SET TASK
Reproduce the material below word for word, starting at the line that contains "Regarding what is shown here, of" and going through the end of the material.

INPUT DATA
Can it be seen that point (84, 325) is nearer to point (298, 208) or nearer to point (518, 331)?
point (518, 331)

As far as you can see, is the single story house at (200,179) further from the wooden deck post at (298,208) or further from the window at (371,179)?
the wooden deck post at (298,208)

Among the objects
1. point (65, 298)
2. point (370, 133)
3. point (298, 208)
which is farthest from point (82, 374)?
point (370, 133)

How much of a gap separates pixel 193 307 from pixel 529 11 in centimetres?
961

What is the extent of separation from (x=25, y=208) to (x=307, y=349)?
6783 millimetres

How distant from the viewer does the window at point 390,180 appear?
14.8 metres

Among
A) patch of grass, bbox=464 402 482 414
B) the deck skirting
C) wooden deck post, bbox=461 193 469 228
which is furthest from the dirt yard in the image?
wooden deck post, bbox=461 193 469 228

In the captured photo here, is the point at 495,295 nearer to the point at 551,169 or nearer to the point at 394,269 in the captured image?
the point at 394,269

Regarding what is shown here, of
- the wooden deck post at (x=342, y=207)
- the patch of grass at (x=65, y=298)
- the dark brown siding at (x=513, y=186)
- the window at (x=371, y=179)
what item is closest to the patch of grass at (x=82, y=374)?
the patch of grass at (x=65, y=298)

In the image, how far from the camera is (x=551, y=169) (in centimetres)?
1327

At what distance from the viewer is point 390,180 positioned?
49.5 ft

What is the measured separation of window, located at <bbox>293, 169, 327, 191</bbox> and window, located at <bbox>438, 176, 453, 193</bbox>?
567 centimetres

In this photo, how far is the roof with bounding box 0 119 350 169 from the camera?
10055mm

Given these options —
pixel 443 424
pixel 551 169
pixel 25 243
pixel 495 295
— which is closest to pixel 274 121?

EXERCISE SOLUTION
Regarding what is shown here, of
- the wooden deck post at (x=342, y=207)
- the patch of grass at (x=65, y=298)
- the dark brown siding at (x=513, y=186)
- the window at (x=371, y=179)
what item is closest to the patch of grass at (x=82, y=374)?
the patch of grass at (x=65, y=298)

In the image, how far from the camera is (x=551, y=169) (in centimetres)?
1327

At what distance from the viewer is point 390,180 positioned?
49.5 ft

What is the measured separation of window, located at <bbox>293, 169, 327, 191</bbox> and window, located at <bbox>438, 176, 453, 193</bbox>?
567 centimetres

In this photo, how far is the roof with bounding box 0 119 350 169 from the camera?
10055mm

Given these options —
pixel 443 424
pixel 551 169
pixel 25 243
pixel 495 295
— which is closest to pixel 274 121?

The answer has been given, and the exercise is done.